Ester 14, 1. 3-5. 12-14; Sal 137, 1-2a. 2bc y 3. 7c-8; san Mateo 7, 7-12
«Pedid y se os dará, buscad y encontraréis, llamad y se s abrirá; porque quien pide recibe, quien busca encuentra y al que llama se le abre”.
No debe producir desasosiego esta afirmación que acabamos de leer y que es palabra de Dios, y menos ser ocasión de un disminuir de nuestra fe y mucho menos abandonarla al comprobar, desalentados, que no siempre se cumplen estas palabras del Señor en nuestras peticiones.
El no recibir lo pedido no debe ser ocasión de “no creer a Dios” porque debemos interpretar las palabras del Señor, no sólo tomando un texto aislado, como han hecho los que -tomando sesgadamente las Escrituras- han hecho interpretaciones interesadas para no seguir al Señor o seguirle con resignación.
Así, en las líneas inmediatamente siguientes a esta afirmación del Señor de que “a todo el que pide recibe y al que llama se le abre”, añade: “Si a alguno de vosotros le pide su hijo pan, ¿le va a dar una piedra?; y si le pide pescado, ¿le dará una serpiente?”. Antes de seguir, fijaros que el ejemplo que pone es el de un “padre” al que “su hijo” le pide algo. Es decir, un padre sabe que muchas veces los hijos piden cosas que no les convienen.

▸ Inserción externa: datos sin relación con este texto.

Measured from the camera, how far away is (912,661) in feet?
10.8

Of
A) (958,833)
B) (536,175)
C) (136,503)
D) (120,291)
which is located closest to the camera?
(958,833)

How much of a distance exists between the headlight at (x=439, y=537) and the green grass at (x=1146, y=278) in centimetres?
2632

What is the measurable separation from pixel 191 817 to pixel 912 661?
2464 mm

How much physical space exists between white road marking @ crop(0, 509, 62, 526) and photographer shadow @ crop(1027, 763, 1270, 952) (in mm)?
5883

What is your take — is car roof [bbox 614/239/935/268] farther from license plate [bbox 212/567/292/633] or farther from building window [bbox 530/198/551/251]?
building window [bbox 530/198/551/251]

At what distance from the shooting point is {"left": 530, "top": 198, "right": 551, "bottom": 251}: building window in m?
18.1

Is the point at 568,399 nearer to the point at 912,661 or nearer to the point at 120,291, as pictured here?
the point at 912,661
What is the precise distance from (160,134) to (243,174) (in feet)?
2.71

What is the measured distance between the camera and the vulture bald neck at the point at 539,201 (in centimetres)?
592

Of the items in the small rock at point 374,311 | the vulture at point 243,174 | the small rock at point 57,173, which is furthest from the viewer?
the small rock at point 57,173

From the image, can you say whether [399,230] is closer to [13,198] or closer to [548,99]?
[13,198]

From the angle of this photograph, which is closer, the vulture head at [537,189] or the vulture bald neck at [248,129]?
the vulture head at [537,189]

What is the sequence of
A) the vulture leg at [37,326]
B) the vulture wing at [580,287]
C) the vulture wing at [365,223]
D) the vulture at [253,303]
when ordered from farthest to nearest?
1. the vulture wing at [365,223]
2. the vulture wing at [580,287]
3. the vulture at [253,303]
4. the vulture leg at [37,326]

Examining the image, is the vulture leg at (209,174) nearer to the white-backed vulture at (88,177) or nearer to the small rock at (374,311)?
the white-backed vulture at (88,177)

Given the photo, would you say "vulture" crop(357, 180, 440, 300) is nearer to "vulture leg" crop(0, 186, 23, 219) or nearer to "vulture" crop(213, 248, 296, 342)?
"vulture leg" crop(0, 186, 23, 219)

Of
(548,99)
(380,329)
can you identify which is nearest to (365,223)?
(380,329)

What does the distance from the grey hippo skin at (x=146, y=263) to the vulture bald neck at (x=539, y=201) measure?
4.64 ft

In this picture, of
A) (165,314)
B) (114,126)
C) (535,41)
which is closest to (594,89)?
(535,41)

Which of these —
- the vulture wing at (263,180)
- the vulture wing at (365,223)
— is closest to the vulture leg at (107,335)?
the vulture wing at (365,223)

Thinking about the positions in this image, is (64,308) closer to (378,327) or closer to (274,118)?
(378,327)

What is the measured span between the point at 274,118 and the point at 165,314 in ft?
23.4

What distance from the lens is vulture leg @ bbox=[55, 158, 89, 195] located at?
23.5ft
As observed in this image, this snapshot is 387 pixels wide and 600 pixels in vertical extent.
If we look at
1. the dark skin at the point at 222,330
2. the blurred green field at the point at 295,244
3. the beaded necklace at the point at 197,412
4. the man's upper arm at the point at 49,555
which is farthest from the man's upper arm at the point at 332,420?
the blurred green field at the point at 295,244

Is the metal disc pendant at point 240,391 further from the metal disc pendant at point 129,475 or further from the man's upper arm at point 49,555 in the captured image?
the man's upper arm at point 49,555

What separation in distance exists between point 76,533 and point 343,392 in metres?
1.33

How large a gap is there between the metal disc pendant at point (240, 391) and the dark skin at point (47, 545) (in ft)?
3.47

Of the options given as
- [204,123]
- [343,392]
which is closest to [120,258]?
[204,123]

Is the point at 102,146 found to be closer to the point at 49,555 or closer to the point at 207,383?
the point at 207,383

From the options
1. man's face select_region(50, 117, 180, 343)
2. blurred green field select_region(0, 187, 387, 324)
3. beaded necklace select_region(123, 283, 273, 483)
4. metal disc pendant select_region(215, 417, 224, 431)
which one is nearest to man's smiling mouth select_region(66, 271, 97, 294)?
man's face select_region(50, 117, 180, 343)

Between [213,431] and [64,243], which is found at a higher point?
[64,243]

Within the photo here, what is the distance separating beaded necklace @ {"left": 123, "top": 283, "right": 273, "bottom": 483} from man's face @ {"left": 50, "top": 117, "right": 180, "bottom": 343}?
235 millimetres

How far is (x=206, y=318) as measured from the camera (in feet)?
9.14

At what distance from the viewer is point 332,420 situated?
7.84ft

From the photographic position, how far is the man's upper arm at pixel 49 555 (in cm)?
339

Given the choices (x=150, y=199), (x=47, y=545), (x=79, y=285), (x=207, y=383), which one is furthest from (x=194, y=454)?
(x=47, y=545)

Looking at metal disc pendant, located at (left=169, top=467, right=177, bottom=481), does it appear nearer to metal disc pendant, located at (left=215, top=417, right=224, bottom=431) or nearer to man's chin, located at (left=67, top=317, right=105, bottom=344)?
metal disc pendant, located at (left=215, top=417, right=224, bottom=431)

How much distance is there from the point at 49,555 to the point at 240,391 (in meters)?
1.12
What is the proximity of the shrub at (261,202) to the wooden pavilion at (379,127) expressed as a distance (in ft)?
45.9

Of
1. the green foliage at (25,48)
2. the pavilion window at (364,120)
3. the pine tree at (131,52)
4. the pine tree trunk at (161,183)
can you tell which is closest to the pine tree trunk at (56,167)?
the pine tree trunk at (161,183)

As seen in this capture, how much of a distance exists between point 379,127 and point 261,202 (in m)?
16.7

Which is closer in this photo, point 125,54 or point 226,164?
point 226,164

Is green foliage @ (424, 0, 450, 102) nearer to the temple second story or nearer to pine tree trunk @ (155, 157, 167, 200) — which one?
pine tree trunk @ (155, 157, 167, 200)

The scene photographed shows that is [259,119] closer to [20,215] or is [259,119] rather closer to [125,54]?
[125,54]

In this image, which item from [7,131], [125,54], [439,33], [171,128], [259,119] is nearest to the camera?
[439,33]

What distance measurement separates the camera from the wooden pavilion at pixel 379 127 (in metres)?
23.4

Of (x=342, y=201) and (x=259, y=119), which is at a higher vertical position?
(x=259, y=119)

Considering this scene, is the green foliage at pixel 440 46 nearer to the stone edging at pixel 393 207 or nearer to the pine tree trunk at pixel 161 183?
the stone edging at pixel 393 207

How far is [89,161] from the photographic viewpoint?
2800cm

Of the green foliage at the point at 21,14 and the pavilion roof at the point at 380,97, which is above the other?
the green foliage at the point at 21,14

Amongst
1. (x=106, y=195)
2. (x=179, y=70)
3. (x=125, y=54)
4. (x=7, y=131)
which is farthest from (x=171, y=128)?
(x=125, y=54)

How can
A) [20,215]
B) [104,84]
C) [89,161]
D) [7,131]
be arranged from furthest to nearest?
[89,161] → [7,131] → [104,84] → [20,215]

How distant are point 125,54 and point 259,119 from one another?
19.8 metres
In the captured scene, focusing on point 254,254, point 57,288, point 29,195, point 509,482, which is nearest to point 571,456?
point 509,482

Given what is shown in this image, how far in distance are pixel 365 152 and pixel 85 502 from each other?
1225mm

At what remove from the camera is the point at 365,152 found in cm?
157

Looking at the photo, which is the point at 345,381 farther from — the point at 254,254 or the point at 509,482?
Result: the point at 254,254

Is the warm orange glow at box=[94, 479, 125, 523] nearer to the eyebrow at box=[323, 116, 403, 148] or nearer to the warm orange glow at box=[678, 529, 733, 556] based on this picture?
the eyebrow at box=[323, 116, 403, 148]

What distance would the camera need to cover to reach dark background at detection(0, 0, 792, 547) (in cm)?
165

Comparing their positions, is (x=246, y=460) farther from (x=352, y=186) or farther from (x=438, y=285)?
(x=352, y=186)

Nosotros podríamos decir: “porque piden cosas que no son buenas para ellos”. Y es verdad, según nuestra inteligencia, el conocimiento que tenemos de las cosas, si un hijo te pide veneno, lógicamente no se lo vas a dar.

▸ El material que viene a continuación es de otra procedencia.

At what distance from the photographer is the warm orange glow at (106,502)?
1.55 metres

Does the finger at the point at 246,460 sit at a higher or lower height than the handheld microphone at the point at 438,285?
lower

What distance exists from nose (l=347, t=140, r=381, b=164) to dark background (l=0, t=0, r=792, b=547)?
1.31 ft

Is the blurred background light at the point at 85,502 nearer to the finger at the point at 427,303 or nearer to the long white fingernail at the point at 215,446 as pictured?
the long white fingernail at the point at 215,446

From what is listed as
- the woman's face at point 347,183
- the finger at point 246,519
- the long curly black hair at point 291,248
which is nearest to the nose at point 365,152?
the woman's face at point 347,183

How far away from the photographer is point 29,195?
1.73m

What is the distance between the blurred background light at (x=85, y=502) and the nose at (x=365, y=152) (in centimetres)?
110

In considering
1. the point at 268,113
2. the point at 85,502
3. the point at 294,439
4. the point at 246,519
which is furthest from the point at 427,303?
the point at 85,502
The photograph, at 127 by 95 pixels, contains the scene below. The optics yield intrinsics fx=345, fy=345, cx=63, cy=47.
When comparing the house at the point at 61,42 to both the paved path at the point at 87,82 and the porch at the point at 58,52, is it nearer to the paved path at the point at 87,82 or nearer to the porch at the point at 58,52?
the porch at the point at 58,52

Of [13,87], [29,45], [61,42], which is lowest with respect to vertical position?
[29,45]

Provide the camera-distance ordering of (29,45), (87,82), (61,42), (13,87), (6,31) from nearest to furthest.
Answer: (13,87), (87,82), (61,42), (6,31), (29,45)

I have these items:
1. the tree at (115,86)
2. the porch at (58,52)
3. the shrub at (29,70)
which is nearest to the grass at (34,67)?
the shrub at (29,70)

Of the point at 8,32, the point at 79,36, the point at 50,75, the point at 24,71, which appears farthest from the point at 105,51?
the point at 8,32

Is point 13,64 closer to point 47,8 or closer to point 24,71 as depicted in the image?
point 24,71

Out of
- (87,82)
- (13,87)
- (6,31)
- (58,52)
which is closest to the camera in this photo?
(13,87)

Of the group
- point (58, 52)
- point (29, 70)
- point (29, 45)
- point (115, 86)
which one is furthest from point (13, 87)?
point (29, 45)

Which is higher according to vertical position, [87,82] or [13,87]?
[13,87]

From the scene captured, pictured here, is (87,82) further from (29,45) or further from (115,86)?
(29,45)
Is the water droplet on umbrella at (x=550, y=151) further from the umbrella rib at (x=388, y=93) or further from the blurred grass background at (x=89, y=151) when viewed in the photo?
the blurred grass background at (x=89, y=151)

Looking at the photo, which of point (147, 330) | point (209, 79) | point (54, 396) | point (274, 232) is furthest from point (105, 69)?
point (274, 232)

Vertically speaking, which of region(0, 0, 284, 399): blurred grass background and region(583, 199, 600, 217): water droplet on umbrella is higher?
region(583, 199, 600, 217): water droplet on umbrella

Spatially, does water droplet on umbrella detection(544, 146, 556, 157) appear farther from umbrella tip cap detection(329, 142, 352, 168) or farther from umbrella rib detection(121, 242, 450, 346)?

Sí, ese ejemplo -el del veneno- es muy claro y fácil de concluir que aunque lo pida, el padre hace muy bien en no dárselo. Pero “yo pido cosas buenas”. Si no te suena mal te contestaría: “eso es lo que tú te crees”. Es decir, nuestra inteligencia tiene un alcance más o menos largo de las consecuencias, pero en Dios -su inteligencia, el conocimiento del por venir- llega hasta sus últimas consecuencias. Y lo que a primera vista parece bueno “sin ningún lugar a dudas”, no lo es tanto pasado un tiempo. Esto lo hemos observado en nuestra propia vida en infinidad de ocasiones: “yo pensé que sacando esta oposición, me iba a ir todo mejor”; “por culpa de que heredé todo este dinero, se acabó mi felicidad”. Incluso el lamento es directo: “con lo que me esforcé y ‘recé’ porque saliera este asunto, Dios mío, y ahora que mal estoy”, o más directamente aún: “si llego a saber que después de luchar por este asunto, y tanto pedir a Dios que me lo concediera, me iba a pasar esto, no hubiera yo rezado para que saliera”. Etc.
Hay una enseñanza en la Sagrada Escritura, y posteriormente enseñada por los Santos y por todos los autores espirituales, que se ha dado en llamar “el santo abandono”: el aprender a abandonar todo y, más importante aún, saber abandonarse uno mismo en las manos del Señor” es un paso importante en la vida del hombre.